The Path To Autonomous AI Agents Through Agent-Computer Interfaces (ACI)—Onward To Web 4.0

Examining the parallels between generative AI agents and consumers

Jul 16, 2024

Thank you to John Yang for the inspiration on this article, and thank you to my reviewers Yijin Wang, Kevin Zhang, Hanyi Du, Robin Huang, Andrew Tan, Marc Mengler, Sheng Ho, Phillip An, Nadja Reischel, and Luc de Leyritz!

Introduction

One of the hottest topics since large language models (LLMs) became mainstream has been that of generative AI agents. Agents are entities (whether software or hardware) designed to perceive their environment and take actions to achieve specific goals. In the context of language models (LMs), Harrison Chase (LangChain founder) suggests that a generative AI agent is when an LM decides the control flow of an application to achieve a specific purpose, as opposed to an application that carries out a fixed sequence of events, as in the case of software robots or scripts.

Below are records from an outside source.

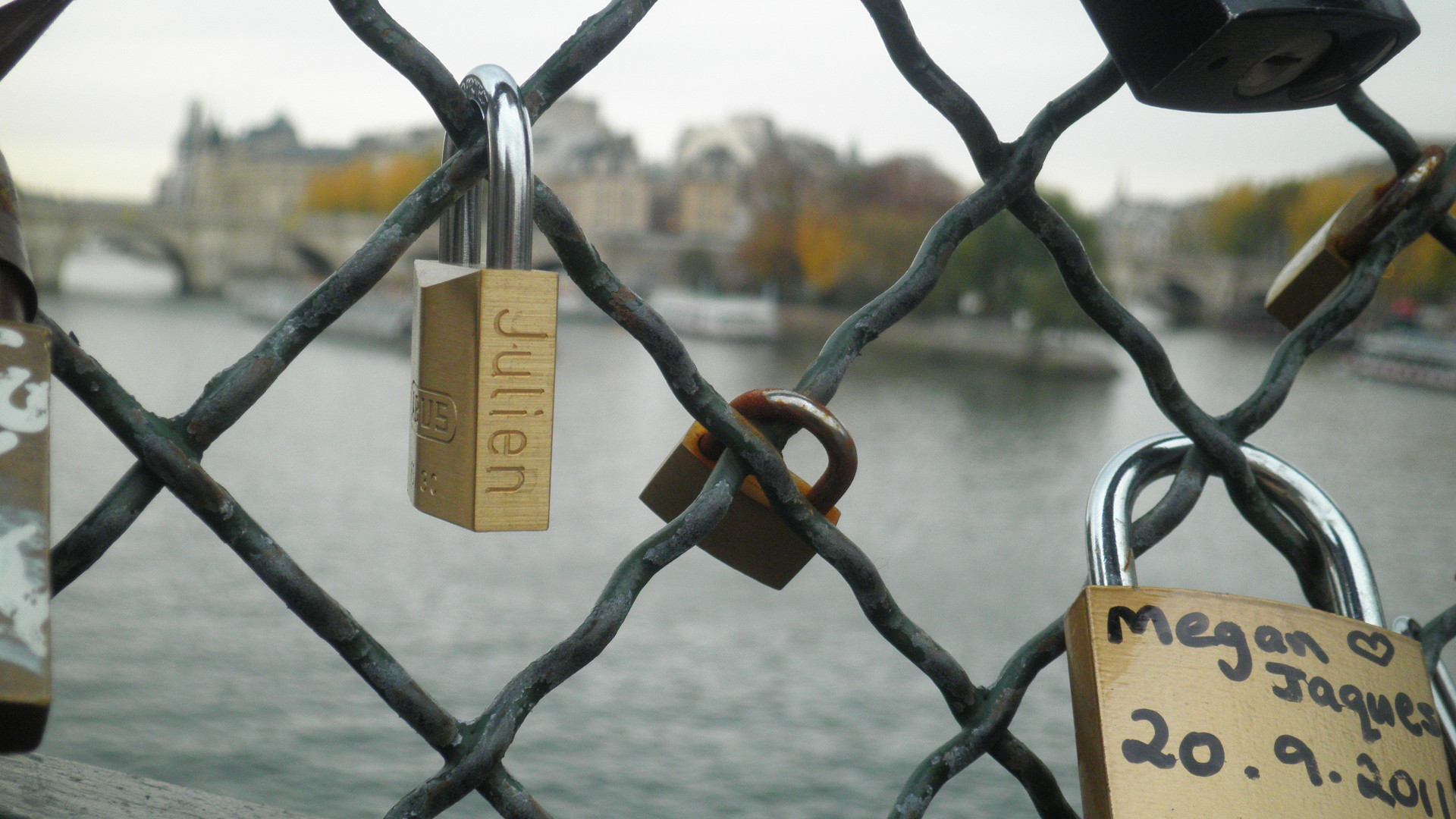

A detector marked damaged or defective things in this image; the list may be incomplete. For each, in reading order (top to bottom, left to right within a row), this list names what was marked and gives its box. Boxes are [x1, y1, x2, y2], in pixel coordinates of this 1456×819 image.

paint chipped padlock [0, 148, 49, 752]
padlock with rusty shackle [0, 148, 52, 752]
paint chipped padlock [419, 67, 564, 533]
paint chipped padlock [637, 388, 850, 585]
padlock with rusty shackle [637, 388, 850, 585]
paint chipped padlock [1089, 0, 1415, 111]
padlock with rusty shackle [1065, 431, 1450, 810]
paint chipped padlock [1065, 434, 1450, 816]
paint chipped padlock [1263, 146, 1444, 328]
padlock with rusty shackle [1269, 145, 1450, 326]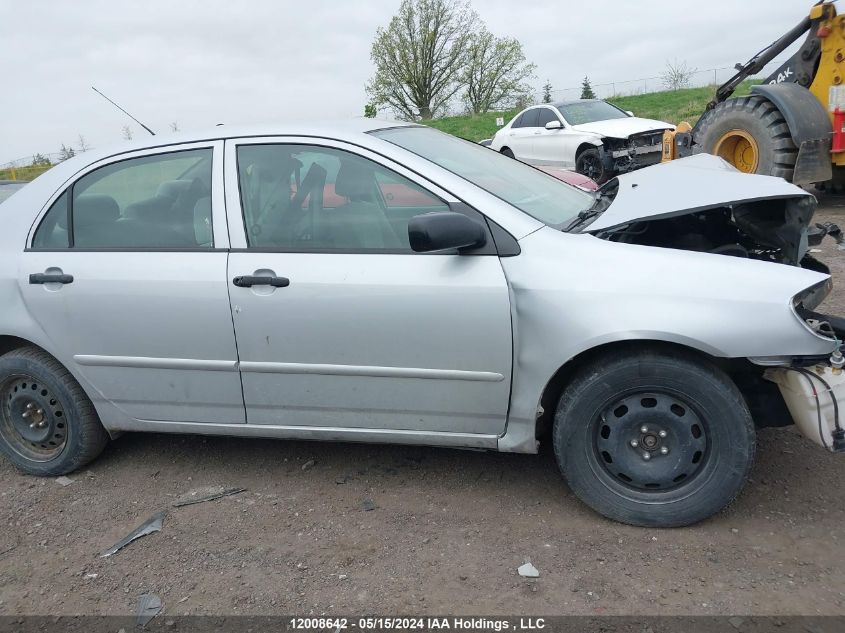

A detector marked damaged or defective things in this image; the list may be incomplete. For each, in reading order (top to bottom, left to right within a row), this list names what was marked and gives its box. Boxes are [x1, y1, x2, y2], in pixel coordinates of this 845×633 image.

crumpled hood [568, 118, 672, 140]
crumpled hood [584, 152, 816, 233]
damaged white sedan [0, 121, 836, 524]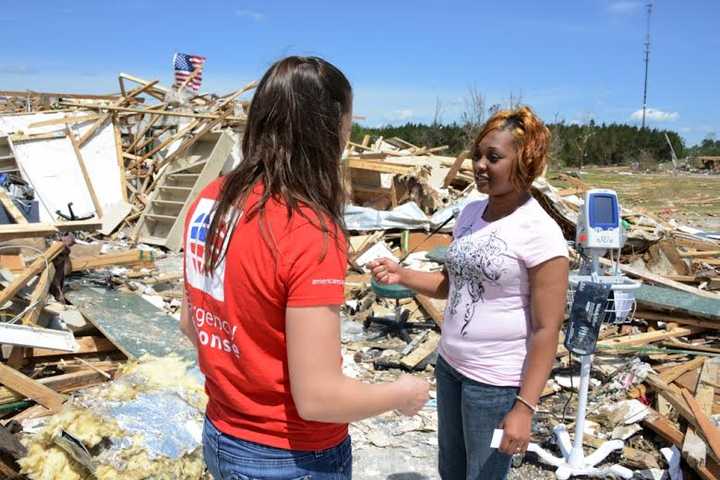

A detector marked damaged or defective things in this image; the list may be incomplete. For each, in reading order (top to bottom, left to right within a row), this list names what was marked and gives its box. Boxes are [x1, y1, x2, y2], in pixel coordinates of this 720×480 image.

broken wood plank [0, 191, 27, 225]
broken wood plank [0, 244, 64, 308]
broken wood plank [0, 362, 64, 410]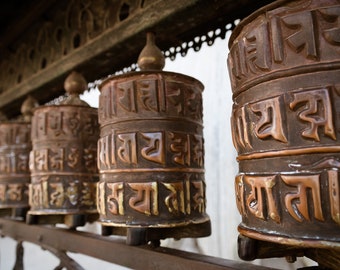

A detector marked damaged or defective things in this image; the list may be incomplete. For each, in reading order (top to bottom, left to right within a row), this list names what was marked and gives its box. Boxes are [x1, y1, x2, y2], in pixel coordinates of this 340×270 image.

rusted metal bar [0, 218, 276, 268]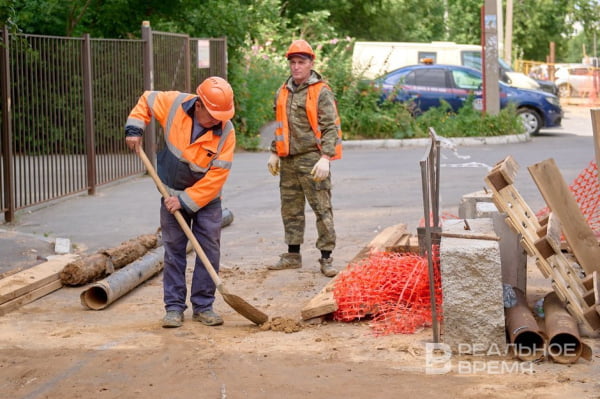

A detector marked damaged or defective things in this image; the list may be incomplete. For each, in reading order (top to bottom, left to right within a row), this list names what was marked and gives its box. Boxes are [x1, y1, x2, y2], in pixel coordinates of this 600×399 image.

rusty metal pipe [81, 248, 164, 310]
rusty metal pipe [504, 288, 548, 362]
rusty metal pipe [540, 290, 592, 366]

Most people see LLM-powered AIs as tools and creation engines only. Yet, as AI agents become increasingly powerful, autonomous, and interactive with existing tools and software, some of them should also be considered a new category of end users and consumers. This shift sets the stage for Web 4.0. Where Web 3.0 was characterized by ownership, decentralization, and the semantic web, Web 4.0 will be defined by AI operability and agentic markets. In Web 4.0, the interaction of AI agents with the internet, other agents, and humans will drive entirely new economic activities and enable new modes of monetizing content, services, and applications.

In this article, I will outline what I see as the most likely vision for Web 4.0 by examining:

Why some AI agents are consumers
How AI agents being consumers is currently a problem
Why allowing AI agents to spend will lead to new economies and define Web 4.0
Why agent-computer interfaces (ACI) are needed for Web 4.0 to come to life

Where possible, I will provide data points and examples from recent LLM research. We’ve got a long article here so strap in.

Generated using Shadow AI.

Generative AI Agents as End Users

To set some context, I will use the term generative AI agents to refer to language model (LM) powered applications acting with some arbitrary degree of autonomy to execute tasks. Generative AI agents can cover a spectrum that spans simple predefined sequences of actions to full autonomy.

Fig.1: An autonomy-task matrix for generative AI agents.

As agents take on more complicated tasks, they will tend to shift more to the side of full autonomy, with the LM making more decisions on what to do, how, and when. Typically, complex tasks would see agents use existing applications to be completed. For example, agents may use the Linux Shell or Python interpreter to help complete programming tasks. A shift towards autonomy would also implicitly suggest that the agent would take on the lion’s share of utilizing the applications as an end user, while whoever (or whatever) deployed the agent itself would mostly deal with the output, result, or consequence. This has been an emerging perspective among LLM researchers and agent builders. Yet, existing applications are designed for humans, not agents.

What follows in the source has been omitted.